24 de Agosto de 1973

  "Escrevi na entrevista que gosto apenas de "escrevinhar histórias". Não é exacto: eu não escrevo "histórias". Acho infantil, atrasado, o romance que conta uma "história". Insuportável. Uma "anedota" - não. Deixei de fazê-lo há muito. Um romance impõe à nossa emoção, inteligência, uma situação, um problema, um instante de... numa pulverização da "anedota", a recuperar não bem em narrativa mas em saldo emotivo. Construir histórias que se não possam "narrar". Transpor a "história" imediata para a sua transfiguração. Não a história prosificada mas irrealizada em poesia. Não "contar", mas "presentificar" uma situação. Não separá-la de mim, mas vivenciá-la, através de mim, com o leitor. Assim não me interessa "descrever" seja o que for, nomeadamente as "emoções", mas vivê-las (...)"

7 de Julho de 1976

  "Porque escrevo? Porque é que a parte séria do que sou dificilmente passa para este diário? Escrevo fundamentalmente porque a escrita me realiza, como a outros uma ocupação, mas sobretudo porque a escrita me dá acesso ao mundo do encantamento, do milagre, da verdade mais perfeita da vida. Pessoa dizia que poetava por se sentir responsável, perante os homens, do génio que possuía.

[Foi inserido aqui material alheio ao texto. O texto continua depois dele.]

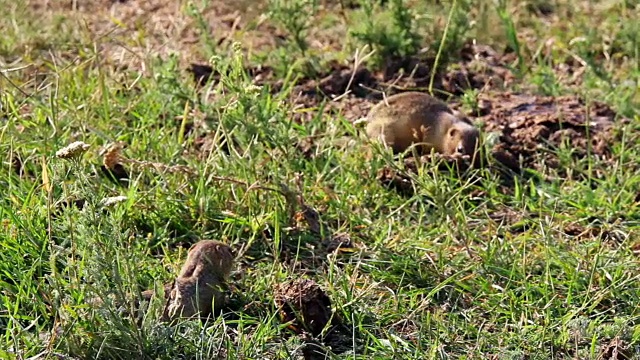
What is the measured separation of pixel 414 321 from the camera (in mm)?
3316

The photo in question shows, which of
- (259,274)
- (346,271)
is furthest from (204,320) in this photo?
(346,271)

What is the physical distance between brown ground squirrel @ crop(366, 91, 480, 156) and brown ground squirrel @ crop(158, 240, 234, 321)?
3.49 ft

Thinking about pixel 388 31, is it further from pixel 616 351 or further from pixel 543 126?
pixel 616 351

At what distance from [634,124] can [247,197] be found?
178 cm

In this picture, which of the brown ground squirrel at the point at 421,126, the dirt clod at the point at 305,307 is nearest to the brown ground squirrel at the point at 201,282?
the dirt clod at the point at 305,307

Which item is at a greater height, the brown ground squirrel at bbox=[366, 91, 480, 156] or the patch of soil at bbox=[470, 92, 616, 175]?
the brown ground squirrel at bbox=[366, 91, 480, 156]

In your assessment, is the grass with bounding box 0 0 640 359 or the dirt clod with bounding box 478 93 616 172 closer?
the grass with bounding box 0 0 640 359

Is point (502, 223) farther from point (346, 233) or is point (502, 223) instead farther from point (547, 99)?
point (547, 99)

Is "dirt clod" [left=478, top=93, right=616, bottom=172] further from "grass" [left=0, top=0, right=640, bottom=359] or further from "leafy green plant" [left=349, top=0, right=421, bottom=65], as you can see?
"leafy green plant" [left=349, top=0, right=421, bottom=65]

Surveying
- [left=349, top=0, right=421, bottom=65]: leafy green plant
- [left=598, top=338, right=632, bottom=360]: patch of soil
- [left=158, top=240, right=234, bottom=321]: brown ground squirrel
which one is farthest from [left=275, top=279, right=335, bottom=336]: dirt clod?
[left=349, top=0, right=421, bottom=65]: leafy green plant

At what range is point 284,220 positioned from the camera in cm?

Não me sinto responsável perante ninguém. Muito menos pelo génio que não tenho para me sentir. Mas se os outros penetrarem, pelos meus livros, no mundo da transfiguração, não deixei de lhes ser útil. Antes deles, porém, estou eu, a execução da parte melhor de mim, o fixar na palavra o que um instante fulgurou aos meus olhos maravilhados. Escrevo porque só a maravilha é real. O resto é o lixo de que se me compõe quase toda a vida. Mas a beleza e a verdade essencial e a transfiguração maravilhosa do imediato dificilmente passam para este diário. Porque estou aqui  demasiado preso a esse imediato para o milagre acontecer. E eu próprio sou indigno dele. Por isso necessito da cortina da "ficção" para me ocultar e a beleza aparecer. Um deus habita no que somos, mas só nos instantes de graça se revela - ou seja, nos revela na divindade que é nossa. Como a certas substâncias, só o despojo de uma enorme massa de desperdício no-la descobre. Somos quase só desperdício. Mas a pequena centelha que fulgura vale as escórias que se recusam."